Stop au journalisme de salon : nous étions à Pabré, Le Figaro était à Paris
Gourcy le 15 Août 2026-Le Figaro, relayant un article de l’AFP, titre : « Au Burkina Faso, la junte oblige plus de 40 journalistes à participer à une formation militaire »; Publié le 14/08/2026 à 18h07 et mis à jour le 14/08/2026 à 18h53. RFI Afrique enfonce le clou : « Les journalistes désormais contraints de suivre une formation militaire ». Des titres accrocheurs. Un seul problème : ils ne correspondent pas à la réalité vécue sur le terrain.
Les faits, rien que les faits
Du 9 au 14 août 2026, 44 professionnels des médias issus de 44 rédactions nationales ont pris part à la première édition de l’Immersion Patriotique des Professionnels des Médias, organisée à l’Académie de Police de Pabré, sous l’égide du Ministère de la Sécurité en collaboration avec le Ministère de la Communication.

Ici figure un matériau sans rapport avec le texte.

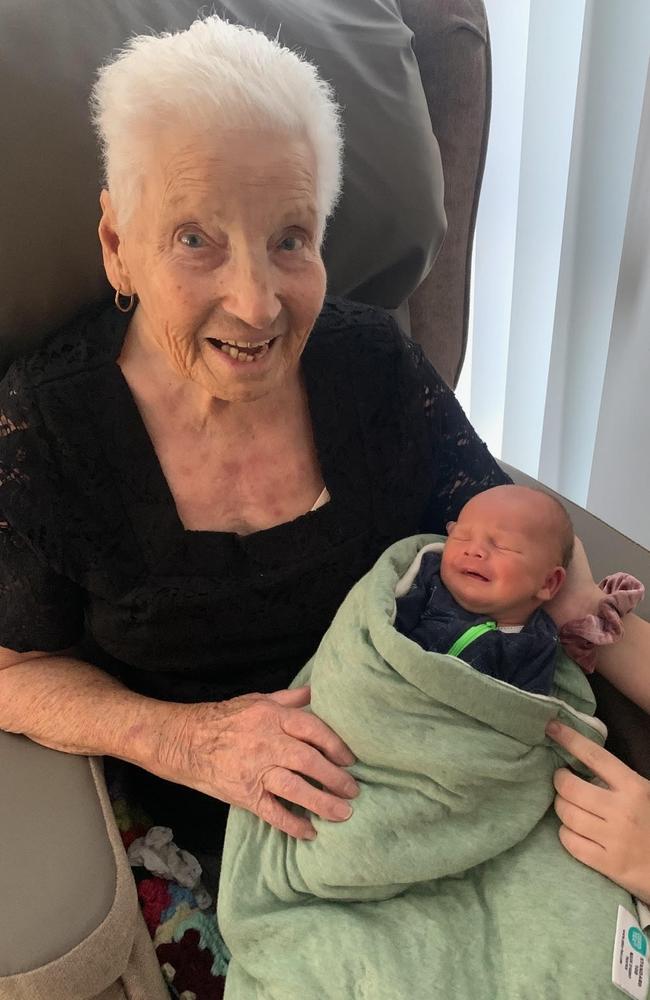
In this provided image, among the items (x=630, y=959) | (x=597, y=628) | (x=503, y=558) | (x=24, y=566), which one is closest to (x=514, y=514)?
(x=503, y=558)

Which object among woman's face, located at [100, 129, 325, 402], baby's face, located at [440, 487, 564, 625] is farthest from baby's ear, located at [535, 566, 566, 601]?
woman's face, located at [100, 129, 325, 402]

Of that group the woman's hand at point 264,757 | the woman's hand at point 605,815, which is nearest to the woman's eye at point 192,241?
the woman's hand at point 264,757

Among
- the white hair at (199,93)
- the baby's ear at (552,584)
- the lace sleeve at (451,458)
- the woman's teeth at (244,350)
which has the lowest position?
the baby's ear at (552,584)

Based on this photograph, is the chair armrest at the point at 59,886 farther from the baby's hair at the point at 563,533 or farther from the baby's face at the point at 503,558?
the baby's hair at the point at 563,533

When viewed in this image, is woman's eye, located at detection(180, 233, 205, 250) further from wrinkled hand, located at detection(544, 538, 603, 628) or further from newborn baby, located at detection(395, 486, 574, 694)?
wrinkled hand, located at detection(544, 538, 603, 628)

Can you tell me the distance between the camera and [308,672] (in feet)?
3.28

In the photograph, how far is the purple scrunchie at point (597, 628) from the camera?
0.96 m

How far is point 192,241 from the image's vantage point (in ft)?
2.64

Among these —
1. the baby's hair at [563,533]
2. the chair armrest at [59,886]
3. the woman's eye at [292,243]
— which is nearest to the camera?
the chair armrest at [59,886]

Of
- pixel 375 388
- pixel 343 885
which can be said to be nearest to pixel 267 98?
pixel 375 388

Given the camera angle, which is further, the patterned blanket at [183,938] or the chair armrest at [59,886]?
the patterned blanket at [183,938]

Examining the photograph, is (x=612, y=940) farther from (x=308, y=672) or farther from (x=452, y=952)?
(x=308, y=672)

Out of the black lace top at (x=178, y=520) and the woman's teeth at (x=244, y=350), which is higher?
the woman's teeth at (x=244, y=350)

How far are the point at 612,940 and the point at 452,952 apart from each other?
0.50 ft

Nous étions là. Info Mobile du Zondoma en faisait partie (https://www.infomobileduzandoma.net/2026/08/15/yaadga-medias-patriotisme-immersion-patriotique-des-professionnels-des-medias-2026-info-mobile-du-zondoma-repond-present/) .
Et nous pouvons témoigner avec clarté : cette participation était volontaire, contrairement à ce qu’affirment les médias impérialistes: « Plus de 40 journalistes burkinabè ont participé à une formation militaire au «patriotisme» pendant plusieurs jours près de Ouagadougou, une nouvelle obligation de la junte autoritaire au pouvoir dans ce pays confronté aux violences djihadistes.
Le régime militaire, dirigé par le capitaine Ibrahim Traoré depuis un coup d’État en 2022, qui dit mener une «révolution progressiste populaire», obligera désormais chaque année les médias publics et privés à participer à cette «immersion patriotique».
Les médias représentés se sont inscrits librement dans le cadre de cette initiative. Aucun journaliste n’a été contraint, aucune rédaction n’a été forcée.
À l’issue de la formation, les participants ont reçu des attestations officielles de reconnaissance, une réalité que Le Figaro et RFI Afrique ont curieusement omis de mentionner.

Et la raison est très simple, ces médias n’y étaient pas. Ce sont des faits constitués dans un salon feutré de Paris sans un principe simple du journalisme, la collecte de l’information sur le terrain.
Une désinformation qui révèle ses propres biais
Dans le cadre de la Révolution Progressiste Populaire, cette tentative de reframing de l’information pimenté par une dose néocoloniale, n’est ni nouvelle ni innocente.
Elle s’inscrit dans un schéma désormais bien connu : présenter systématiquement toute initiative des autorités burkinabè sous l’angle de la coercition, sans chercher à recueillir la parole de ceux qui ont vécu les événements.
Cette immersion n’avait rien d’une opération clandestine. Ses objectifs étaient clairs et assumés : renforcer la compréhension du contexte sécuritaire national, développer le sens du patriotisme, mieux connaître les réalités vécues par les forces engagées dans la défense du territoire, et responsabiliser les professionnels des médias face aux défis du terrorisme.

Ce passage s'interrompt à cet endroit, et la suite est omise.